Excerpts of spatial question data
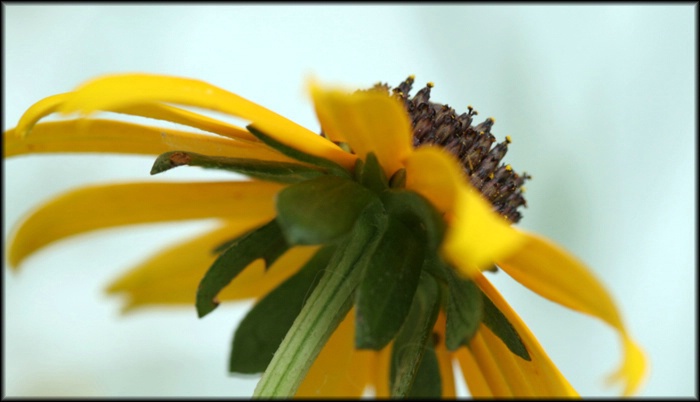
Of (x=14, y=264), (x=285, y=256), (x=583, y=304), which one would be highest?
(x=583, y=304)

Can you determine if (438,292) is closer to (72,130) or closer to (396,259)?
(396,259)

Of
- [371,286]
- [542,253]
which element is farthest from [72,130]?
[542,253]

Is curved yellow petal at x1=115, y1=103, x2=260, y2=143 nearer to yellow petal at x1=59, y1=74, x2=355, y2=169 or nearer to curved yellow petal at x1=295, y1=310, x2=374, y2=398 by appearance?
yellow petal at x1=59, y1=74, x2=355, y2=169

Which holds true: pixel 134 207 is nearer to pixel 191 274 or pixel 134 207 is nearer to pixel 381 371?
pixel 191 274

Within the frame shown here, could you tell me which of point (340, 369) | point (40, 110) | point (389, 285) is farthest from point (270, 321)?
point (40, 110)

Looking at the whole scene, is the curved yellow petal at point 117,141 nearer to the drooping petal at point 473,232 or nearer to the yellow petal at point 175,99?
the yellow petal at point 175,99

_EXERCISE REQUIREMENTS_
Omitting all images, print the listing exactly.

_EXERCISE RESPONSE_
Of (x=14, y=264), (x=285, y=256), (x=583, y=304), which one would be highest?
(x=583, y=304)

Can you determine if (438,292) is closer to (72,130) or closer to (396,259)?
(396,259)

Of
- [371,286]
- [542,253]
which element is farthest from [72,130]?
[542,253]

Is curved yellow petal at x1=115, y1=103, x2=260, y2=143 nearer to yellow petal at x1=59, y1=74, x2=355, y2=169 or nearer to curved yellow petal at x1=295, y1=310, x2=374, y2=398 by appearance?
yellow petal at x1=59, y1=74, x2=355, y2=169

Which holds true: pixel 134 207 is nearer to pixel 191 274 or pixel 134 207 is nearer to pixel 381 371?
pixel 191 274

Within the frame shown here, could you tell me which of point (340, 369) | point (40, 110) | point (389, 285) is farthest from point (270, 321)?
point (40, 110)

Looking at the whole scene, is the curved yellow petal at point 117,141 nearer to the drooping petal at point 473,232 or nearer to the yellow petal at point 175,99?
the yellow petal at point 175,99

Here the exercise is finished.